Поэзии Батюшкова свойственна сложная эволюция. Если в ранних стихах он склонен выражать и изображать душевные состояния в большей или меньшей мере статически («Как счастье медленно приходит»), то в расцвете своего творчества поэт рисует их в развитии, диалектически, в сложных противоречиях («Разлука»; «Судьба Одиссея»; «К другу»).
Произведения Батюшкова, воплощая естественные, индивидуальные чувства и страсти, не укладывались в привычные жанрово-видовые формообразования и стиховые метроритмические схемы классицизма, предназначенные для выражения отвлеченных чувств. Следуя за Жуковским, поэт внес и свою долю в разработку силлабо-тонического стиха. «Легкая поэзия», требовавшая естественности, непосредственности, обусловила широкое обращение Батюшкова к разностопному ямбу, отличающемуся разговорностью, выразительностью, гибкостью. По свидетельству И. Н. Розанова, этим размером написано почти две трети его стихов («Мечта», «Послание к Н. И. Гнедичу», «Воспоминание» и др.). Но для большинства наиболее жизнерадостных лирических произведений, славящих любовь, Батюшков предпочел игровой хорей («К Филисе», «Ложный страх», «Счастливец». «Привидение», «Вакханка»). Раздвигая возможности силлаботоники, поэт, кроме четырехстопного («Как счастье медленно приходит»), шестистопного («Послание к стихам моим») ямба, также использует трехстопный. Живость послания «Мои пенаты», написанного трехстопным ямбом, вызвала похвалу Пушкина и Белинского.
Батюшков в ряде стихов показал образцы строфического искусства и замечательное мастерство симметрического построения стиха («На смерть супруги Ф. Ф. Кокошкина», «К другу», «Песнь Гаральда Смелого», «Переход через Рейн»). Придавая своим стихам непринужденность, непосредственность потока чувств и мыслей, он чаще пользуется свободной строфикой, но и в ней стремится к симметрии («Веселый час»).

▶ [Задания для работы]
• 1. Переведите на английский язык это предложение из отрывка о поэзии Батюшкова: «Живость послания «Мои пенаты», написанного трехстопным ямбом, вызвала похвалу Пушкина и Белинского».
• 2. Ответьте по отрывку о поэзии Батюшкова:
(а) Каким размером, по свидетельству И. Н. Розанова, написаны почти две трети стихов Батюшкова?
(б) Какой размер поэт предпочёл для большинства наиболее жизнерадостных лирических произведений, славящих любовь?
(в) Какой строфикой Батюшков пользуется чаще?
• 3. Продолжите отрывок о поэзии Батюшкова после его последнего предложения.

▶ [Сохранённые материалы]

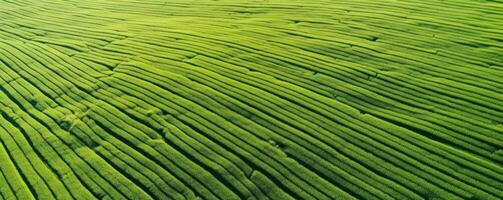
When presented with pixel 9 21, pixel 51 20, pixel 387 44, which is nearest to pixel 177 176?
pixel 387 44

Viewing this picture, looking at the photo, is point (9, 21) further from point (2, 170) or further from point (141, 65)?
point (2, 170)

--

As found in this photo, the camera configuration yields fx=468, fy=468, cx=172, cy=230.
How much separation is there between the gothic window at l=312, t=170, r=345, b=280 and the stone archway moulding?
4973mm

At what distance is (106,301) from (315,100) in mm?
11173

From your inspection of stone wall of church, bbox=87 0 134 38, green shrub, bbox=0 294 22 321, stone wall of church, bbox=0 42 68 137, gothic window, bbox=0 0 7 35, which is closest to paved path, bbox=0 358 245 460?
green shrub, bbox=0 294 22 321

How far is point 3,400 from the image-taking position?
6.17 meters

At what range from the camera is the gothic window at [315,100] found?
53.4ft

---

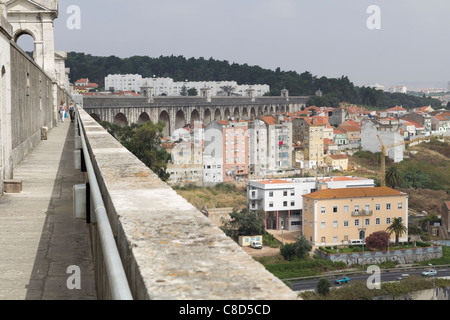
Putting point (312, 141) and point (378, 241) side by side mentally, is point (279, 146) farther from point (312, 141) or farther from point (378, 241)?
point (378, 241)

▶ [В ответ]
• 1. The liveliness of the epistle "My Penates," written in iambic trimeter, earned the praise of Pushkin and Belinsky.

• 2.
(а) Разностопным ямбом.
(б) Игровой хорей.
(в) Свободной строфикой.

• 3.
Заботясь о естественности стихов, поэт много внимания уделяет их благозвучности. Он любит музыкальные созвучия согласных: «Играют, пляшут и поют» («К Мальвине»); «Часы крылаты! не летите» («Совет друзьям»); «Во всем величии блистала» («Воспоминание»); «Коней серебряной браздой!» («Счастливец»). Искусно повторяя, концентрируя звуки п, р, б
и др., поэт создает целую музыкальную симфонию в стихотворении: «Ты пробуждаешься, о Байя, из гробницы При появлении авро-риных лучей...» (1819).
Батюшков один из первых среди поэтов нарушает абсолютные границы между жанрами, установленные классицистами. Посланию он придает свойства то элегии («К другу»), то исторической элегии («К Дашкову»), он обогащает жанр элегии и превращает ее в лиро-эпическое произведение («Переход через Рейн», «Гезиод и Омир — соперники», «Умирающий Тасс»).
Расширяя возможности разговорной речи в поэзии, Батюшков достигает непосредственности в стихах: «Подайте мне свирель простую, Друзья! и сядьте вкруг меня под эту вяза тень густую. Где свежесть дышит среди дня» («Совет друзьям»). Но при этом там, где необходимо, он обращается к анафорам («Отрывок из XXXIV песни «Неистового Орланда»), инверсиям («Тень друга») и к другим средствам синтаксической изобразительности.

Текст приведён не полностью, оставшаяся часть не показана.